At 70B scale, the method delivers compelling results: 25% compression with 99% task performance, halved GPU count, and 34–36% FLOP reduction — all without custom kernels. For practitioners deploying LLAMA2-70B or similar models, SliceGPT represents one of the most deployment-friendly compression options available.

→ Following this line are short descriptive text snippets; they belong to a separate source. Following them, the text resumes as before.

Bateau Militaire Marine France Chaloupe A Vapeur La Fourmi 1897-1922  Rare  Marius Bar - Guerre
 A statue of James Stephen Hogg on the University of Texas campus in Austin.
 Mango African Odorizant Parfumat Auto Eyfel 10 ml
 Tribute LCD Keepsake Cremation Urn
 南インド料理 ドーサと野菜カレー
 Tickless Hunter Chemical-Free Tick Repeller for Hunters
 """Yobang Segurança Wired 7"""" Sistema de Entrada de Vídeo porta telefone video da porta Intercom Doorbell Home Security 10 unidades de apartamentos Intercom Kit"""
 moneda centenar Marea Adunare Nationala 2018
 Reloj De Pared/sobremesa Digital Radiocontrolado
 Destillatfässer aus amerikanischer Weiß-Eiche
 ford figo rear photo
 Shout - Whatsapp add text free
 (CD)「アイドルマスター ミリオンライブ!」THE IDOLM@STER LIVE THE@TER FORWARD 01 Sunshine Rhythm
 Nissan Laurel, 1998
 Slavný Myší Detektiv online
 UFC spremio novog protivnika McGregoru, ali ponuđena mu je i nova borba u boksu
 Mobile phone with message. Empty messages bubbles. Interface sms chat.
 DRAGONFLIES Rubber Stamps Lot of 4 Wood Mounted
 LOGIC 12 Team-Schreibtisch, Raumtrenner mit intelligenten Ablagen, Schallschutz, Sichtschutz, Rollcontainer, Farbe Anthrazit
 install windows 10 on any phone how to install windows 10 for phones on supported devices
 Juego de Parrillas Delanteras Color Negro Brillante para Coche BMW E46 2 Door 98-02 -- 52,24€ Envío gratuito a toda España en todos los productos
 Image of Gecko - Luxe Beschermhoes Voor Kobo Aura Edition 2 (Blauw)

The method’s limitations are equally clear: it is most effective for large (≥30B) models, has been validated primarily on short zero-shot classification tasks, leaves the MLP intermediate dimension untouched, and does not address the KV cache. These are not disqualifying limitations but they define the boundary conditions for when SliceGPT is the right tool.
For researchers building on this work, the most impactful next steps are: MLP intermediate slicing, per-head KV-cache reduction via head-dimension PCA, extended evaluation on reasoning and code tasks, and composability with quantization. The computational invariance theorem itself is a result worth studying independently — it may underpin future compression methods for other neural architectures beyond transformers.
Personal take: SliceGPT is one of the most pedagogically clean papers in post-training compression. The core insight fits in five lines of algebra, the code is minimal and well-commented, and the 70B results are genuinely impressive. Reading the computational invariance proof is time well spent for anyone working with transformer internals.
Related Work and Further Reading
For deeper context:
- SparseGPT (Frantar & Alistarh, NeurIPS 2023) — unstructured counterpart; compare their layer-wise reconstruction against SliceGPT’s PCA calibration
- SVD-LLM (Wang et al., 2024) — weight-level SVD for LLMs; contrasts with SliceGPT’s activation-space philosophy
- ASVD (Yuan et al., 2023) — activation-aware SVD, thematically closest to SliceGPT but at the weight level
- QuIP# (Tseng et al., NeurIPS 2024) — uses random orthogonal incoherence transforms before quantization; the orthogonal-transform idea is mathematically related to SliceGPT’s basis change, applied to enable better quantization rather than slicing
- LLM-Pruner (Ma et al., 2023) — gradient-guided structural pruning; shows how heuristic-based methods compare in accuracy-compression trade-off
- TransformerCompression (GitHub) — official open-source implementation by Microsoft Research; clean, well-documented, actively maintained
Conceptual Reading Path
For a reader new to post-training compression, the recommended reading order is:
- This paper (SliceGPT) — start here to understand the theoretical framework
- SparseGPT — see how unstructured methods handle the same calibration-based problem differently
- SVD-LLM / ASVD — compare weight-space vs. activation-space SVD approaches directly
- QuIP# — see how the same orthogonal-transform idea is applied in a quantization context
- LLM-Pruner — understand gradient-guided structural pruning to appreciate SliceGPT’s calibration-only simplicity
This path builds a coherent mental model: the common thread across all these methods is using calibration data to guide compression decisions, with each method differing in what is compressed (weights, activations, structure) and how the calibration signal is used (Hessian, PCA, gradient).